* **Избранный отрывок**:
Исследования последних десятилетий, произведенные на городищах бассейна Москва-реки и Верхней Оки, хотя и не дали исчерпывающиё ответ на интересующий нас вопрос, но тем не менее внесли в него значительную ясность. Повсюду на городищах здесь имеются по два основных культурных слоя: верхний древнерусской, начальная хронологическая граница которого относится к ХI, может быть иногда к Хв., и нижний слой, охватывающий середину и вторую половину I тысячелетия до н.э. и несколько столетий I тысячелетия н.э. Во всех случаях между древнерусским и нижним слоями имеется хронологической разрыв в несколько столетий, в течение которых эти пункты пустовали. Другими словами, здесь наблюдается в основных чертах точно такая же картина, что и на городищах соседних территорий - поречья Десны, Верхнего Днепра и Волги. И там древние городища, содержащие остатки культуры раннего железного века в хронологических рамках первой половины I тысячелетия (в одних местах в начале, в других в конце этого периода) повсеместно были оставлены своими обитателями, которые с этого времени стали жить на открытых поселениях, широко раскинувшихся на невысоких, удобных для жизни берегах рек. Причины этого следует искать во внутренних социально-экономических процессах - распаде большесемейных патриархальных общин, поселениями которых служили древние городища.
В древнерусское время многие пустующие городища обрели новых хозяев, они стали местами феодальных усадеб или других укрепленных поселений, от которых остались верхние культурные наслоения.
Такая картина отмечена М.В. Воеводским для поречья Десны, где на многих юхновских городищах после нескольких веков запустения сооружались древнерусские поселения. Так же обстояло дело в Верхнем Поволжье. В Верхнем Поднепровье начиная с первой половины или середины I тысячелетия жизнь на древних городищах также повсеместно прекратилась, но некоторые из них продолжали использоваться как убежища и святилища, пока в древнерусское время они не стали местами феодальных усадеб или центрами возникающих городов (М.В. Воеводский. Городище Верхней Десны. КСИИМК. ХХIV, 1949; П.Н. Третьяков. К истории племен Верхнего Поволжья в I тысячелетии н.э. МИА(5), 1941, с.33,44,69,83-85; П.Н. Третьяков и Е.А. Шмидт. Древние городища Смоленщины. М.-Л., 1963, с.41).

* **Раздел данных**:
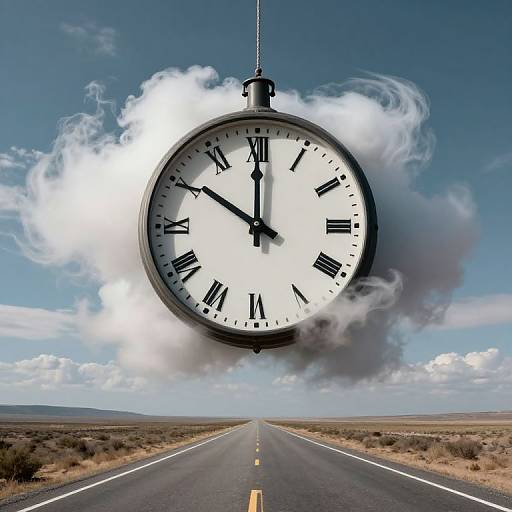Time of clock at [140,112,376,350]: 9:59
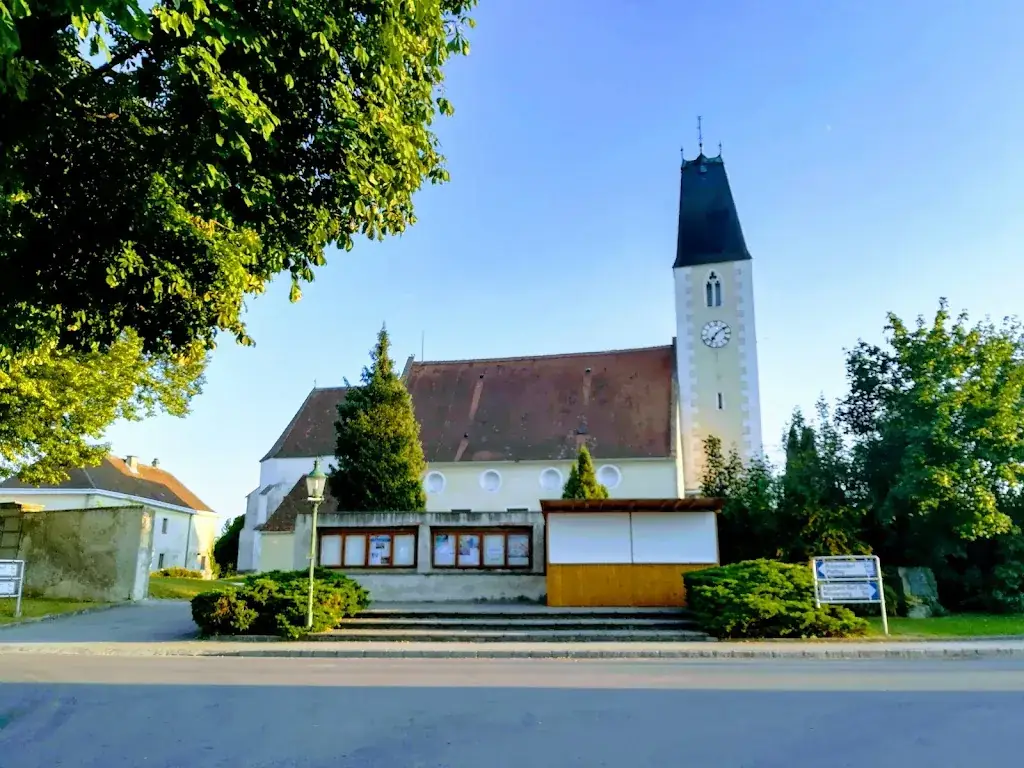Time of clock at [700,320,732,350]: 7:09
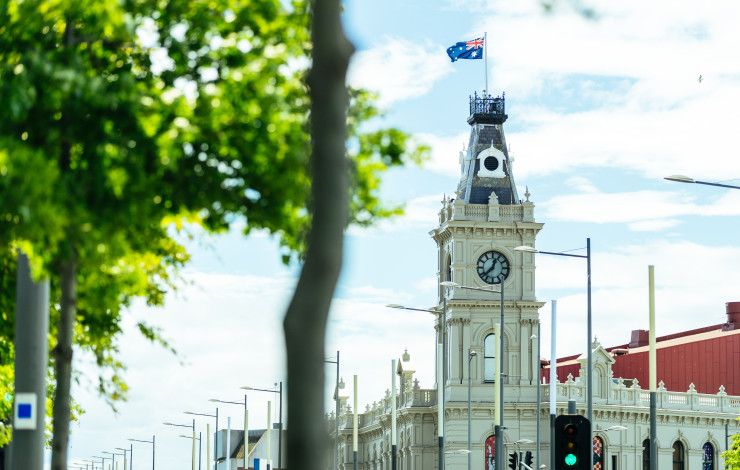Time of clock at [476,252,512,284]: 12:37
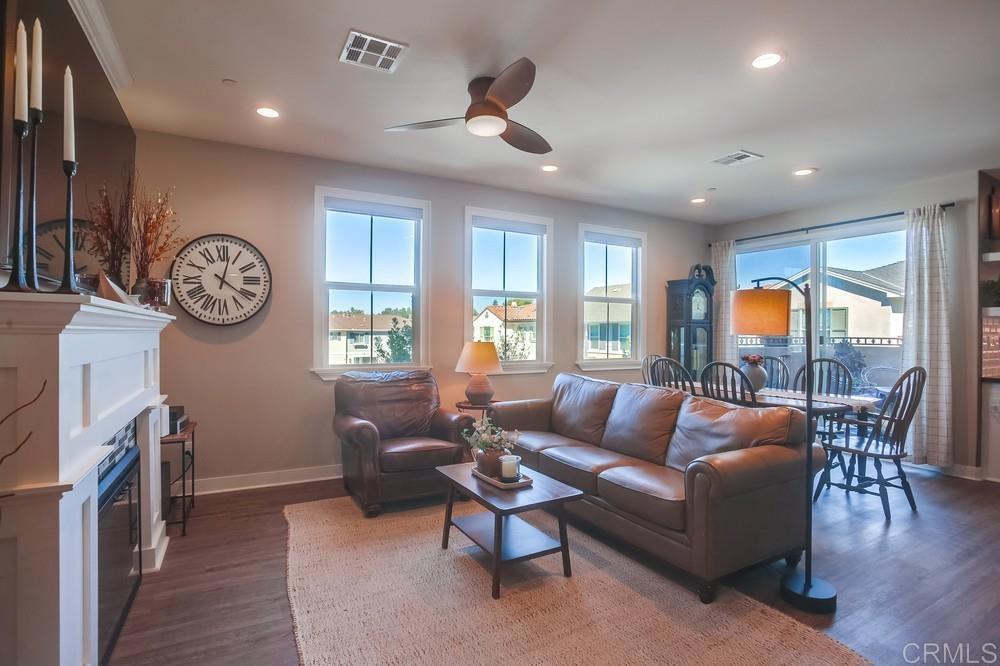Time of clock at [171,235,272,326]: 4:02
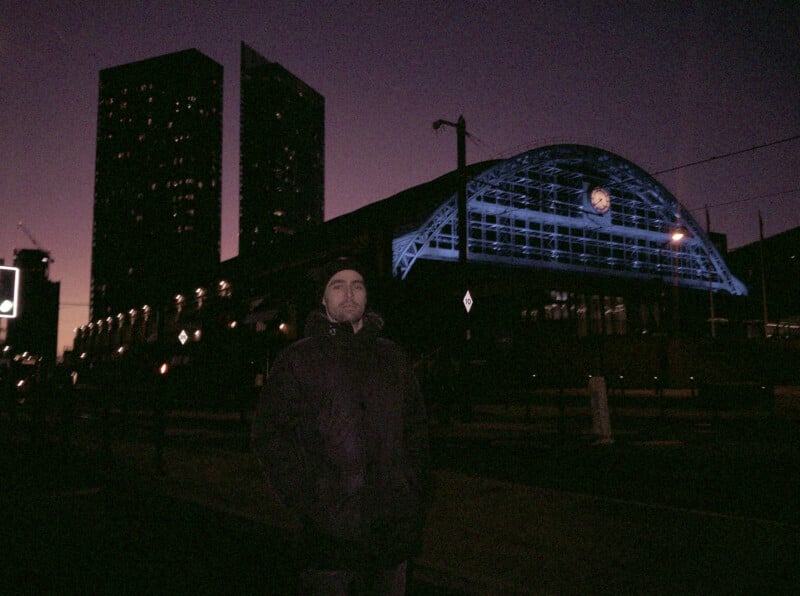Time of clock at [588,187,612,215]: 7:38
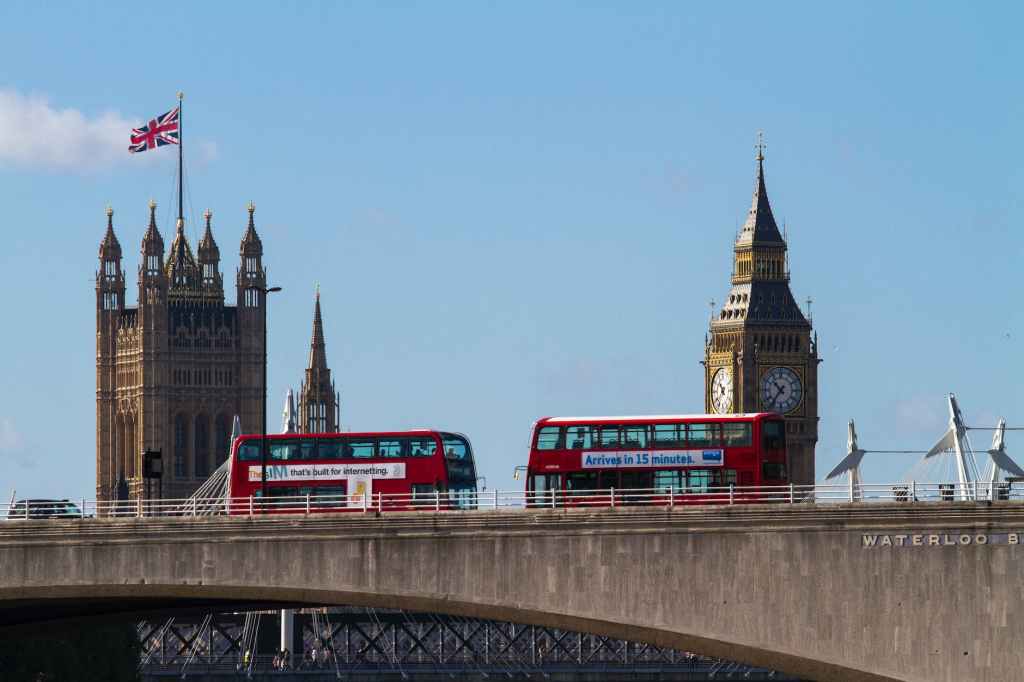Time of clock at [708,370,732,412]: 10:39
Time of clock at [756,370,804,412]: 10:36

* **Задание**:
Пожалуйста, перескажите короче, в виде списка, абзац отрывка о городищах, который начинается словами «Такая картина отмечена», и сохраните его основные факты. Этот материал взят из другого источника.

* **Ответ**:
- Поречье Десны: М.В. Воеводский отметил, что на многих юхновских городищах после нескольких веков запустения строились древнерусские поселения.
- Верхнее Поволжье: картина была такой же.
- Верхнее Поднепровье: с первой половины или середины I тысячелетия жизнь на древних городищах повсеместно прекратилась. Некоторые из них продолжали служить убежищами и святилищами. В древнерусское время они стали местами феодальных усадеб или центрами возникающих городов.